**About this task:**
Reproduce the passage about Llangyndeyrn below word for word, starting with "The Welsh language" and going on through "on 5/6 August.".

Llangyndeyrn () is a village, community and electoral ward in the River Gwendraeth valley, Carmarthenshire, in Dyfed region of  West Wales, United Kingdom. The village name is often spelt as Llangendeirne.

The Welsh language name of the village means "the church of St. Cyndeyrn".  A Welsh saint named Cyndeyrn is the equivalent of the English Kentigern and the Scottish St. Mungo; but the St Cyndeyrn associated with Llangyndeyrn is believed to be a different one, a descendant of Cunedda whose festival is on 5/6 August.

Both St Cyndeyrn's parish church and Capel Salem are grade II* listed buildings. Nearby is the remains of Banc y Betws, or Betws Castle, a motte-and-bailey castle.

The small village is well known for its resistance against the attempt to flood the village in order to create a reservoir for the Borough of Swansea.

**Input data:**

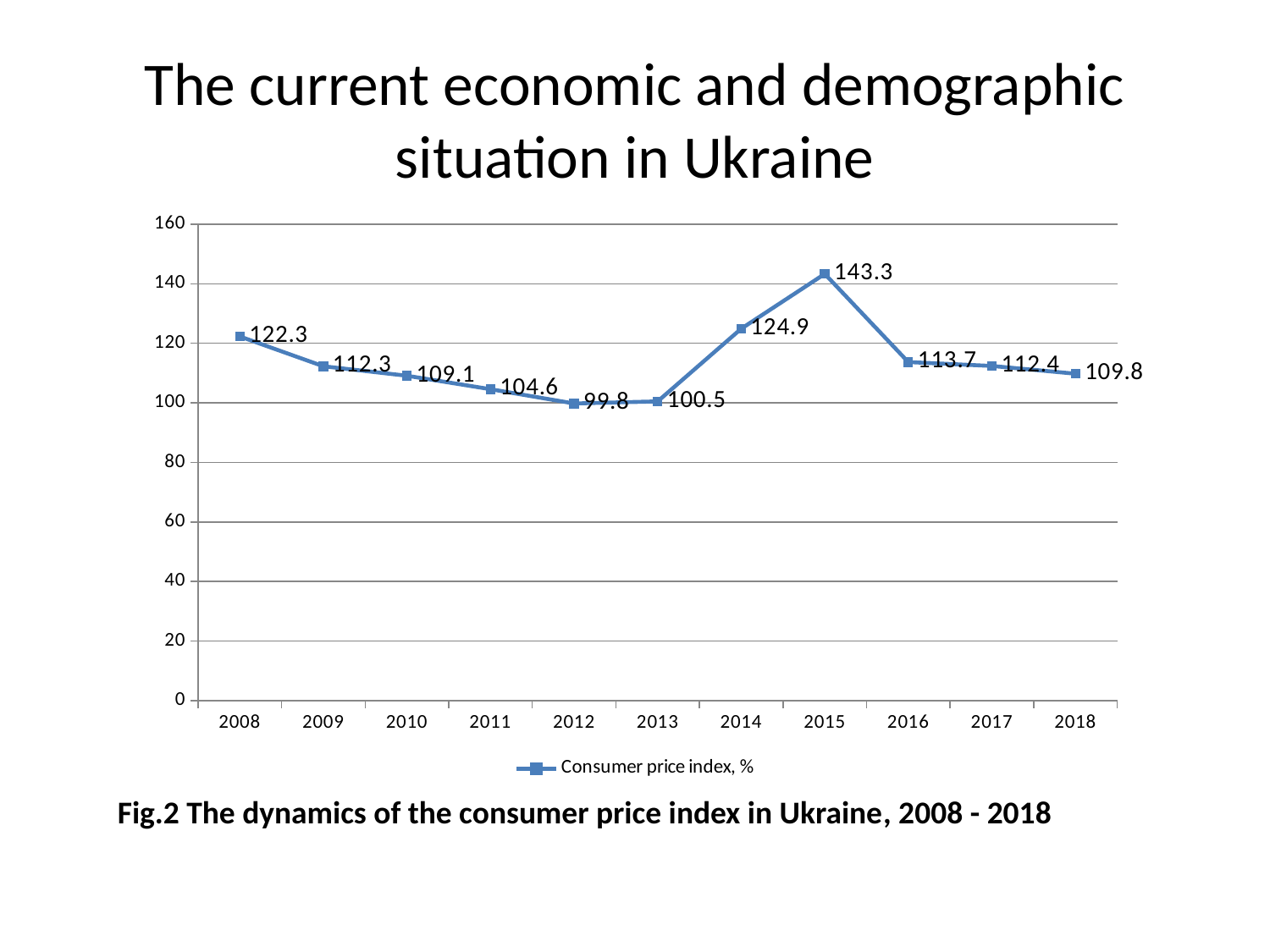
What is the consumer price index value for 2015? 143.3 What is the consumer price index value for 2008? 122.3 Does the consumer price index rise or fall from 2008 to 2012? fall Which year has the highest consumer price index? 2015 Which year has a higher consumer price index, 2009 or 2016? 2016 Which year has the lowest consumer price index? 2012 What is the difference between the consumer price index in 2015 and in 2014? 18.4 What is the consumer price index value for 2012? 99.8 Is the consumer price index for 2018 greater or less than 100? greater How many series does the legend list? 1 How many years are plotted on the chart? 11 What kind of chart is shown on the slide? line chart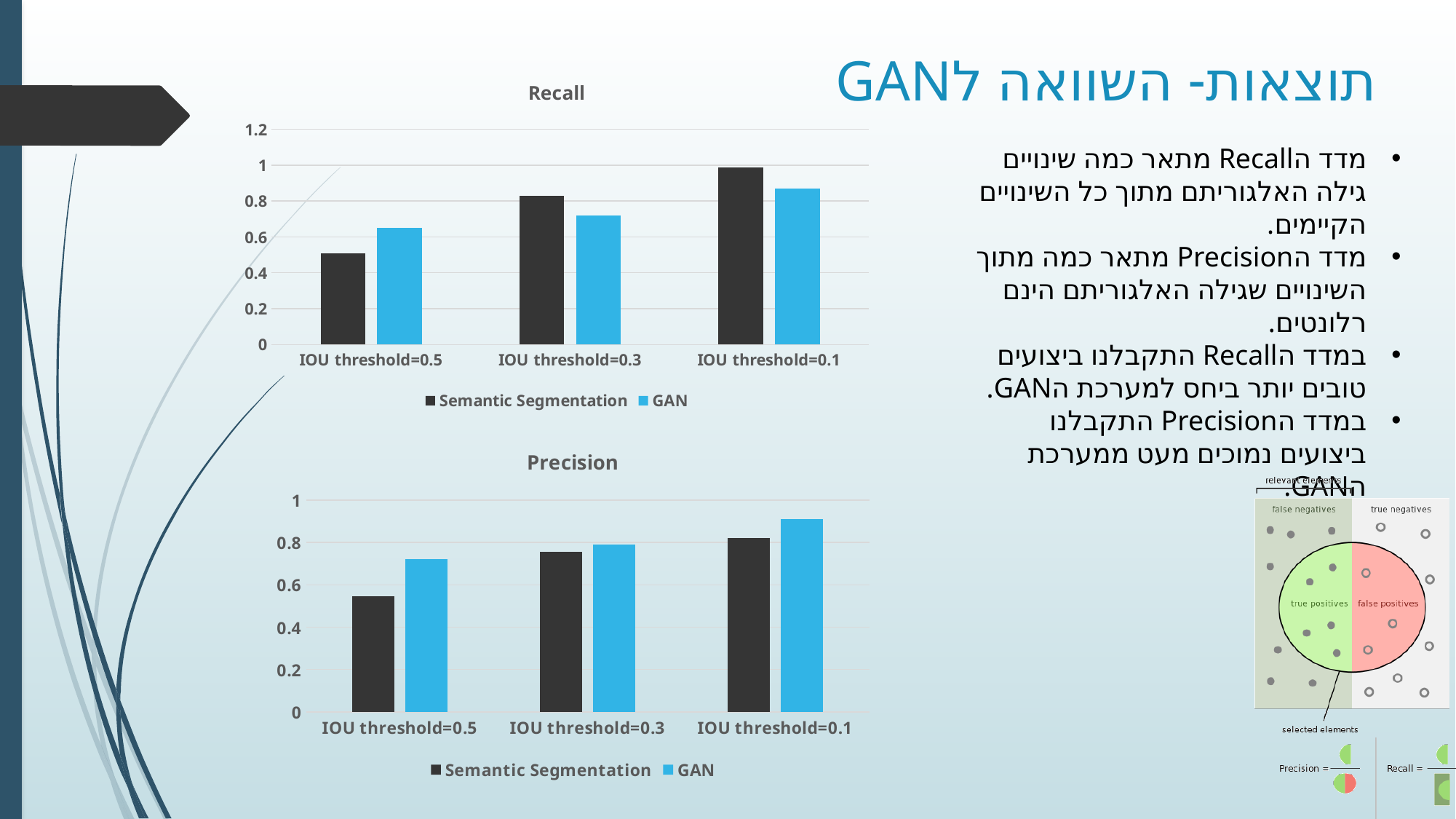
In the Recall chart, do the Semantic Segmentation values rise or fall from IOU threshold=0.5 to IOU threshold=0.1? rise In the Precision chart, at IOU threshold=0.5, which is larger: Semantic Segmentation or GAN? GAN In the Recall chart, which series has the highest bar overall? Semantic Segmentation How many IOU threshold categories are shown on the Recall chart? 3 What kind of chart is the Recall chart? bar chart In the Recall chart, is the Semantic Segmentation value at IOU threshold=0.1 greater or less than 0.8? greater In the Precision chart, which category has the highest GAN bar? IOU threshold=0.1 In the Recall chart, is the GAN value at IOU threshold=0.3 greater or less than 0.8? less In the Recall chart, which category has the lowest Semantic Segmentation bar? IOU threshold=0.5 In the Precision chart, is the GAN value at IOU threshold=0.1 greater or less than 0.8? greater In the Recall chart, at IOU threshold=0.5, which is larger: Semantic Segmentation or GAN? GAN How many series does the legend of the Precision chart list? 2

**Solution to the exercise:**
The Welsh language name of the village means "the church of St. Cyndeyrn".  A Welsh saint named Cyndeyrn is the equivalent of the English Kentigern and the Scottish St. Mungo; but the St Cyndeyrn associated with Llangyndeyrn is believed to be a different one, a descendant of Cunedda whose festival is on 5/6 August.